The breakthrough had come the night before, they said, when they finally accessed GPS data for Santiago’s truck on his wife’s phone. It let them track the movements of his 18-year-old son, Jonny, who is believed to have shot and killed his father in Deltona during an argument Sunday night, before driving away with the body.
Specifically, they saw that the truck stopped at the edge of the lake hours after Santiago went missing.
“We’re hunters, we’re trackers — so he looked up into the sky. There was a lot a lot of ravens flying above,” Justo Burgos said as he retold the story about how family members found Santiago. “He put two and two together. Where there’s ravens, there’s something there.”

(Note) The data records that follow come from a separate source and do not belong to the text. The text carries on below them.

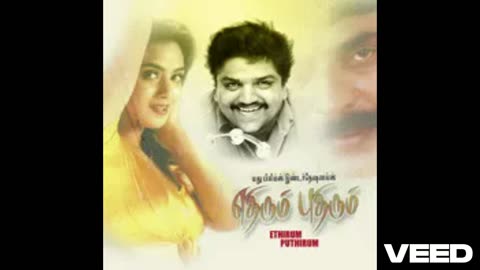 Thottu-Thottu_Song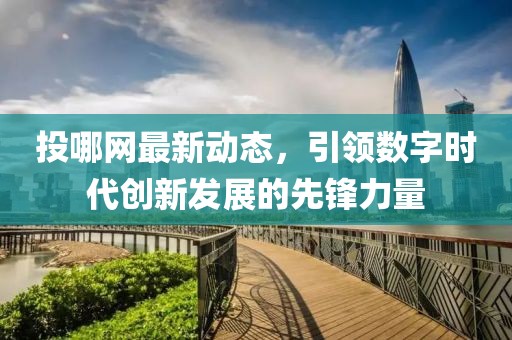 旧照片 第7页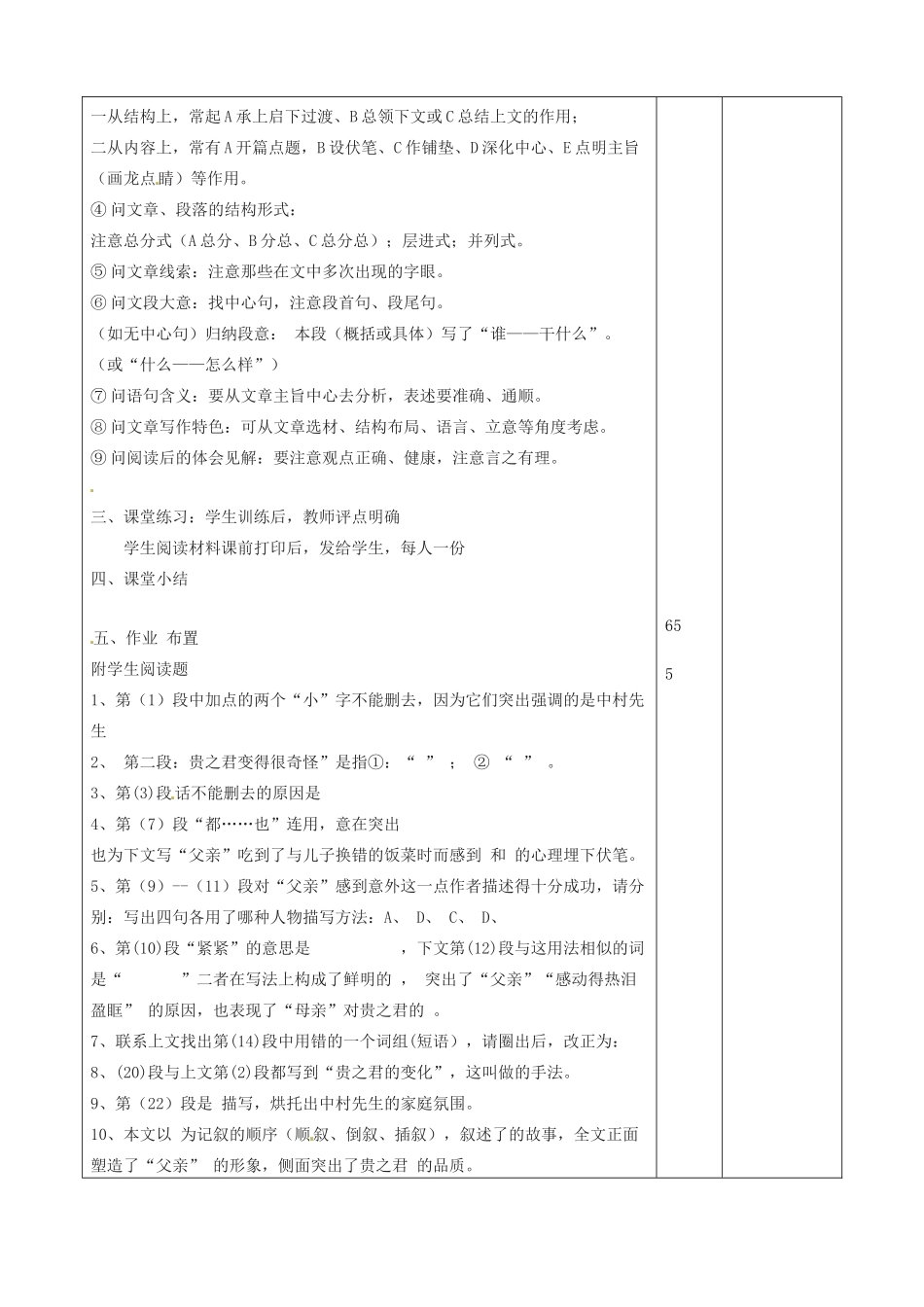 山东省滨州市九年级语文上册《阅读指导训练课》教学设计_第2页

Burgos theorized that the father and son had found the spot during one of their many drives looking for good hunting and fishing spots around Florida. He said Santiago’s daughter — Jonny’s sister — first saw clothes through a bush. A male family member took a closer look and recognized Santiago’s tattoos.

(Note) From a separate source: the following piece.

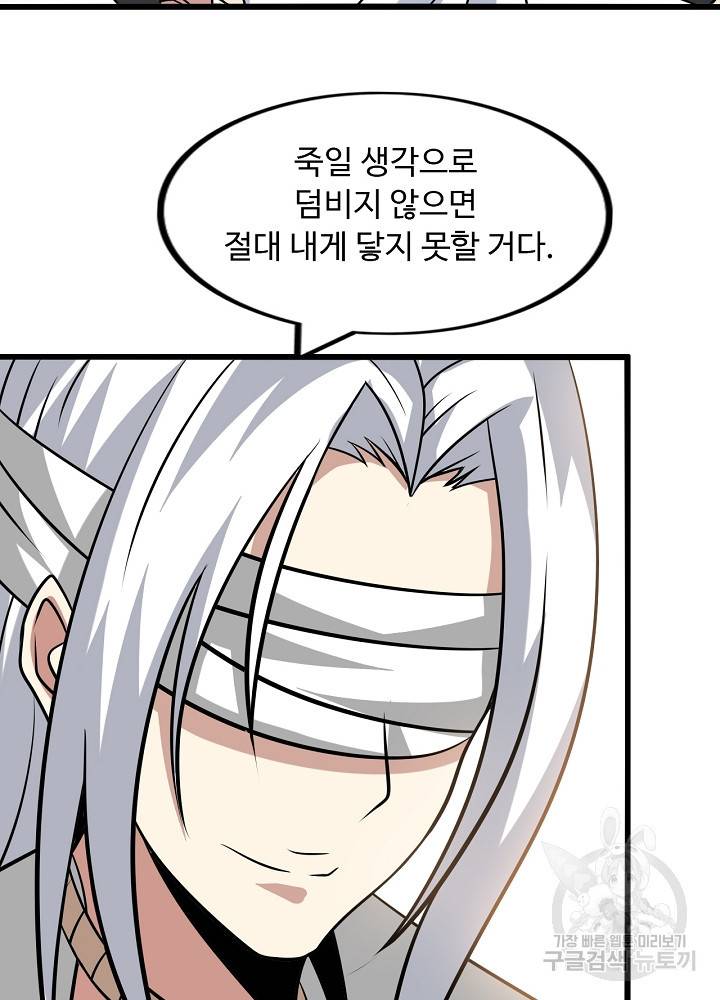 천하무적 임훈 43화 3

Neighbors said the secluded spot was a relatively common place for bodies to be dumped, with one ending up near their homes every couple of years.
Volusia County Sheriff Mike Chitwood said his deputies would have discovered all of this much sooner, but they had issues getting the GPS data off the truck.
“A little later on this afternoon, we got our first data dump back from Jonny’s cellphone that put the truck there at 1 o’clock in the morning at that location,” he said, adding that blood was found in the back of the truck after it crashed into a Mount Dora synagogue Monday afternoon.
He said the timeline meant Santiago’s body was in the truck when the teenager first evaded police in DeBary shortly after the shooting.
Although Chitwood had accused the family of not cooperating earlier in the week, he didn’t believe the family withheld information about the app intentionally. Both he and Burgos said Santiago’s wife has been emotionally destroyed by the last few days.
“‘I don’t care what you tell me what evidence you want to show me. My son did not kill his father. This never happened,’” Chitwood recalled her saying.
He said an autopsy will help determine how many times Santiago had been shot and other information about his death.
Burgos said the family planned to eventually take Santiago’s body back to New York to be buried, since the Deltona house was only a vacation home.
In the meantime, Burgos said they would support Jonny as the teen faces murder and attempted murder charges, though he was realistic about what happened.
“There’s only so much we can do… I think my my nephew needs to see a doctor,” he said, pointing to his head. “This is not just a regular good kid that decided to get into a struggle or fight with his father or whatever. No, something went wrong up here.”